» WHAT IS REQUIRED
Copy the records from the line with "Taking a look" up to and including the line with "28391 millimetres", changing "asphalt road" to "paved road" and keeping everything else the same.
-- start of INPUT RECORDS --
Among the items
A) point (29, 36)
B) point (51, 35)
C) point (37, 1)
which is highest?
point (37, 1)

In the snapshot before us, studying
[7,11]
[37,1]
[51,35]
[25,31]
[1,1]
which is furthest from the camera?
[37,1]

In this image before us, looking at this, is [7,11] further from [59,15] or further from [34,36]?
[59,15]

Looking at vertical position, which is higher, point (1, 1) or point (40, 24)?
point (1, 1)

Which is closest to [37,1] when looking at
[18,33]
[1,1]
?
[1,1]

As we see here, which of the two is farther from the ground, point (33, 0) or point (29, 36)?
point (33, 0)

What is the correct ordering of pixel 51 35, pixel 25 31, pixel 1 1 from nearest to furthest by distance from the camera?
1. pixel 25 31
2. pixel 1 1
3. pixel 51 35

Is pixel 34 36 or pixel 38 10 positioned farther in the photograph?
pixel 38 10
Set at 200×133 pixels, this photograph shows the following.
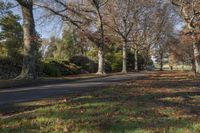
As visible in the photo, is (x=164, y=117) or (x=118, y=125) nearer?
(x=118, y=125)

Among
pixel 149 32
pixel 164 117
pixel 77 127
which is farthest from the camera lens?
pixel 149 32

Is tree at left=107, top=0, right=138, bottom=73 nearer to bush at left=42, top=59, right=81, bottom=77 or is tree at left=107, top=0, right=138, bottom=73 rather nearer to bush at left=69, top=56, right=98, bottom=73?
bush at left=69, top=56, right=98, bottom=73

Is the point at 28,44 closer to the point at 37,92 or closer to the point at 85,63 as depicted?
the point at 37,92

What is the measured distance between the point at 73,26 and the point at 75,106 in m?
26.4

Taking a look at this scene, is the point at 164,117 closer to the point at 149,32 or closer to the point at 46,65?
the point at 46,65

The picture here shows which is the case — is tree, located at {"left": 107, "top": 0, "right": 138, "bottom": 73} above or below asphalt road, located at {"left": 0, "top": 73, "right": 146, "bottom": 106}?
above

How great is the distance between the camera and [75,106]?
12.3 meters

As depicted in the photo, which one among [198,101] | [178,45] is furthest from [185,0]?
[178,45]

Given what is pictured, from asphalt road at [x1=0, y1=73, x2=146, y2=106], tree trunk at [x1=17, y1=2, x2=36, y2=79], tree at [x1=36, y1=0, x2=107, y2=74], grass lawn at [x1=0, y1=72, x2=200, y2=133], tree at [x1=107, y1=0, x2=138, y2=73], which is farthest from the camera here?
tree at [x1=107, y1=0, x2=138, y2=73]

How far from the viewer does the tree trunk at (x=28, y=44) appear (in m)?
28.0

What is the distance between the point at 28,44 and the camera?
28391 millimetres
-- end of INPUT RECORDS --
-- start of INPUT RECORDS --
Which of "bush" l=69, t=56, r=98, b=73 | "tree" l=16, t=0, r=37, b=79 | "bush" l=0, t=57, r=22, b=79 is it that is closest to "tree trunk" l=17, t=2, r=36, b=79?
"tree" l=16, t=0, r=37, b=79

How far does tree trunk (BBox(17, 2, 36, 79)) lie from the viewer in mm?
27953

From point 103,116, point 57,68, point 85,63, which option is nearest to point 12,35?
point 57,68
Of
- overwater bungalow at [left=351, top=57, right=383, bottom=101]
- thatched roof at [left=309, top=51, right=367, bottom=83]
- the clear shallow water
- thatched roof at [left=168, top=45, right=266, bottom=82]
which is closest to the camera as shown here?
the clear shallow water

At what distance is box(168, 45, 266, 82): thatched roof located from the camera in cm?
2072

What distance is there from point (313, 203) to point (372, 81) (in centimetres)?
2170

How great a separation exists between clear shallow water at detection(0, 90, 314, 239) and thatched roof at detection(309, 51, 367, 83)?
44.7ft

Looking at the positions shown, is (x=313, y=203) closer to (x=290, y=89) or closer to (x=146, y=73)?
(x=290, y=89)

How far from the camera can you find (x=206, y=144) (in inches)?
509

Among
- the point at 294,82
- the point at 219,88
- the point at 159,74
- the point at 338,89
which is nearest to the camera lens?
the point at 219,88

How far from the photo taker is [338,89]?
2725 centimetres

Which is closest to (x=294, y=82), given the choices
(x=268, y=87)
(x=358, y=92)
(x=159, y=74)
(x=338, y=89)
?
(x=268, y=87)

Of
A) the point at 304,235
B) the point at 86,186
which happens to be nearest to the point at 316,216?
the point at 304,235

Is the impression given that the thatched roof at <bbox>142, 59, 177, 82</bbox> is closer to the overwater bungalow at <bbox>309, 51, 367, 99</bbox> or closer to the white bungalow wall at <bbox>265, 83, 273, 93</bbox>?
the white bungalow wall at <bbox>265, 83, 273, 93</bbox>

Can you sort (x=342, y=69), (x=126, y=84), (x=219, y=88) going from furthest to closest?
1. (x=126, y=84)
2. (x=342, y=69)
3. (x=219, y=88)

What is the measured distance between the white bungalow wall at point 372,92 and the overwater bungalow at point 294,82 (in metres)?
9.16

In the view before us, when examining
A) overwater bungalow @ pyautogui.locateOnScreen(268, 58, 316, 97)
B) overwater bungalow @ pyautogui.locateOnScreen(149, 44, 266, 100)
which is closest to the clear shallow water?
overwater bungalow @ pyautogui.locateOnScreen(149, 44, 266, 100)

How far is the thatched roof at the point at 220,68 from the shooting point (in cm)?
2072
-- end of INPUT RECORDS --
» COMPLETED TASK
Taking a look at this scene, is the point at 164,117 closer to the point at 149,32 or closer to the point at 46,65?
the point at 46,65

The picture here shows which is the case — is tree, located at {"left": 107, "top": 0, "right": 138, "bottom": 73} above or below paved road, located at {"left": 0, "top": 73, "right": 146, "bottom": 106}?
above

How great is the distance between the camera and [75,106]?
12.3 meters

As depicted in the photo, which one among [198,101] | [178,45] is furthest from [185,0]?
[178,45]

Given what is pictured, from paved road at [x1=0, y1=73, x2=146, y2=106], tree trunk at [x1=17, y1=2, x2=36, y2=79], tree at [x1=36, y1=0, x2=107, y2=74], grass lawn at [x1=0, y1=72, x2=200, y2=133], tree at [x1=107, y1=0, x2=138, y2=73], which is farthest from the camera here?
tree at [x1=107, y1=0, x2=138, y2=73]

How far from the viewer does the tree trunk at (x=28, y=44) appear (in m)?
28.0

What is the distance between the point at 28,44 and the camera?
28391 millimetres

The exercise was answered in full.